→ Document
%%

# what is best snorkel for 09 brute 750i



## taskcds (Jun 22, 2009)

Just wondering what is the best snorkel for a 2009 kawasaki brute force 750i hardwoods. I have been looking at the extreme snorkels and was wondering if anyone has used them and how well do they work. any recomendations?


----------



## BIGPUN (Dec 20, 2008)

get instructions off this site and do it urself.


----------



## Muddy Brute Force (Dec 17, 2008)

BIGPUN said:


> get instructions off this site and do it urself.


:agreed:

Goto Lowes or any hardware store that you have close to you that carries 2" abs or PVC plastic pipe and fittings. Total cost of materials should run you somewhere around $80.00 or less.


----------



## Bootlegger (Dec 18, 2008)

the best is MIMB...

%%

→ Task requirements
Go on with the forum thread about snorkels for the 2009 Brute Force 750i from the point where it stops. The material that follows comes from a separate source unrelated to the forum thread.

→ Recorded information

%%

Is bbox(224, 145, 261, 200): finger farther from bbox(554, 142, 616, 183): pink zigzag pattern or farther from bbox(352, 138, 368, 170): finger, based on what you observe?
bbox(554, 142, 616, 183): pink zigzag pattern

%%

→ Output of the exercise
----------



## Polaris425 (Dec 16, 2004)

yep!

build your own & save your money. You can use the instructions on our website under "how to" www.mudinmyblood.com/howto.html dont waste ur money on those kits its a joke. the only difference is ur stuff comes in a box & costs you $200


----------



## FABMAN (Dec 18, 2008)

Those snorks are the same as the M.I.M.B. snorks and about $120 cheaper hear!!! go to the how-to's as posted above


----------



## taskcds (Jun 22, 2009)

thank you I will give it a try. 

This MIMB snorkel it will work on a new 09 750i with fuel injection with no problems?


----------



## FABMAN (Dec 18, 2008)

it should.


----------



## Polaris425 (Dec 16, 2004)

Long as you keep your stock exhaust yes, if you change your exhaust you are going to need to get a programmer for the EFI.


----------



## muddnfool (Mar 13, 2009)

almost everyone on here has done there snorkels the mimb way. and no u dnt have to get a programmer for it


----------



## taskcds (Jun 22, 2009)

Thanks everyone was just making sure everything on the MIMB snorkel worked the same since the 09's are fuel injected.


----------



## 1bigforeman (Jun 23, 2009)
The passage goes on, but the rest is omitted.